* **Instructions**:
(1) In the Bloom filter post, output the passage starting at "(3 * 1024) /" and ending at "polishing that remains.", reproducing its wording unchanged.
(2) Condense the paragraph of the Bloom filter post that begins "The cost (as in no. of bytes required)" into a short bulleted list that keeps its main facts.
(3) According to the Bloom filter post, why are Bloom filters a better way to handle arbitrary string options than an explicit table of "known" values?

I've just checked in a proof-of-concept implementation to
use Bloom filters to handle arbitrary option string values
The problem that I am trying to solve in popt (and for RPM and
for option processing in general) is to devise
a means to handle arbitrary (as in unknown when
code is compiled) string options and values and
Bloom filters, because they partition the space,
not the data, are the best means to that end that
I'm aware of.
All that the above means is that a Bloom filter
bit set with all 1's: 11111111111.... will match
*everything* that is fed to it. Consider the alternative,
an explicit table of "known" values, which will fail
if/when a Newer! Better! Bestest! string is added
but someone fergits to add it to the "known" value table.
The cost (as in no. of bytes required) is quite modest:
Assuming a population of an option attribute set of ~1024 arbitrary
strings (>2 orders of magnitude more than the number of
fingers that I have ;-), uisng 16 linearly combined hashes (to
reduce the probability of false positives to < 0.01%), popt
will lazily alloc a bit set of approx.
(3 * 1024) / 2
which is 1536 bits (or 192 bytes). *shrug*
All of the above parameters are tunable, the only hard question is
What should the default pramaters in popt be?
I won't know whether I like the popt implementation (Bloom filters
are not at all bloaty) until I try using it at an application
Other opinions welcomed, particularly on the API. There's
still some polishing that remains.
73 de Jeff
Received on Sun Jul 26 00:56:09 2009

* **Dataset excerpt**:
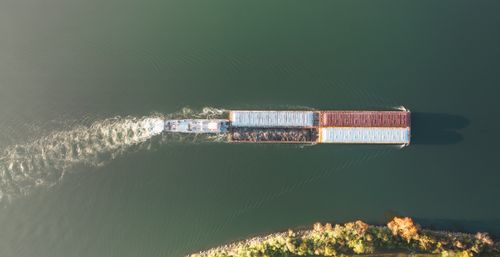 Free Aerial view of a barge navigating the river in Chattanooga, Tennessee. Stock Photo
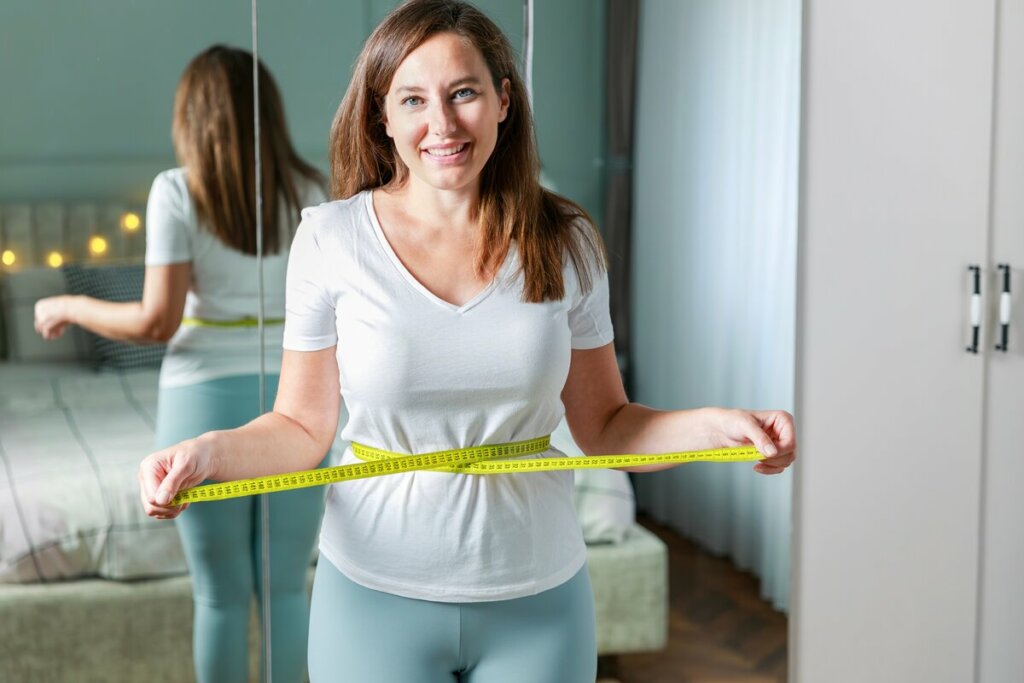 Espinheira-santa: 8 benefícios para a saúde e como usá-la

* **Expected outputs**:
(1)
(3 * 1024) / 2
which is 1536 bits (or 192 bytes). *shrug*
All of the above parameters are tunable, the only hard question is
What should the default pramaters in popt be?
I won't know whether I like the popt implementation (Bloom filters
are not at all bloaty) until I try using it at an application
Other opinions welcomed, particularly on the API. There's
still some polishing that remains.

(2)
- The cost in bytes is modest.
- It assumes an option attribute set of about 1024 arbitrary strings.
- It uses 16 linearly combined hashes to keep false positives below 0.01%.
- popt lazily allocates a bit set of about (3 * 1024) / 2, which is 1536 bits or 192 bytes.

(3) Bloom filters partition the space rather than the data, so a bit set of all 1's will match everything fed to it. An explicit table of "known" values fails when a new string is added but someone forgets to put it in the table.